There are many beautiful outdoor gardens in or near New York City such as Wave Hill in the Bronx and the most stunning – the New York Botanical Gardens – also in the Bronx. And, if you can’t make it to Japan or Washington, DC for cherry blossom time – visit the Brooklyn Botanic Gardens with its outstanding rose garden that’s also a lesson in horticulture – even naming the rose and the year that variety was created.

 

My local park happens to be Central Park – which for years was mainly a convenient short cut to walk to Lincoln Center. However, since the Pandemic – I’ve rediscovered it.
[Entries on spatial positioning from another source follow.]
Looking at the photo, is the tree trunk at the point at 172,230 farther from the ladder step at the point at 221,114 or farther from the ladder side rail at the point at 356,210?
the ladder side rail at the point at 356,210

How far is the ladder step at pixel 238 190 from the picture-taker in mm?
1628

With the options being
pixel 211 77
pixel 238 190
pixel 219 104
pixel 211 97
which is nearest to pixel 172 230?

I’ve even waken up and smelled the flowers – in an insolated formal garden with a fountain – the Conservatory Garden across from the Museum of the City of New York. (The Conservatory Garden is a really a rare NYC outdoor site with more flowers than tourists.) As a museum lover – I now view my favorite museums from Central Park – the Metropolitan Museum of Art and the American Museum of Natural History, which even has its own delightful park.

 

Instead of eating outdoors in a shack (that’s not a Shake Shack) — that “suks” –looking like a hut leftover from the Jewish holiday –sukkot — I recently rediscovered two restaurants that were deliberately created for traffic-free outdoor dining within Central Park – Tavern on the Green with its large secluded outdoor dining patio and the Boathouse overlooking a lake with rowers keeping social distancing with their oars.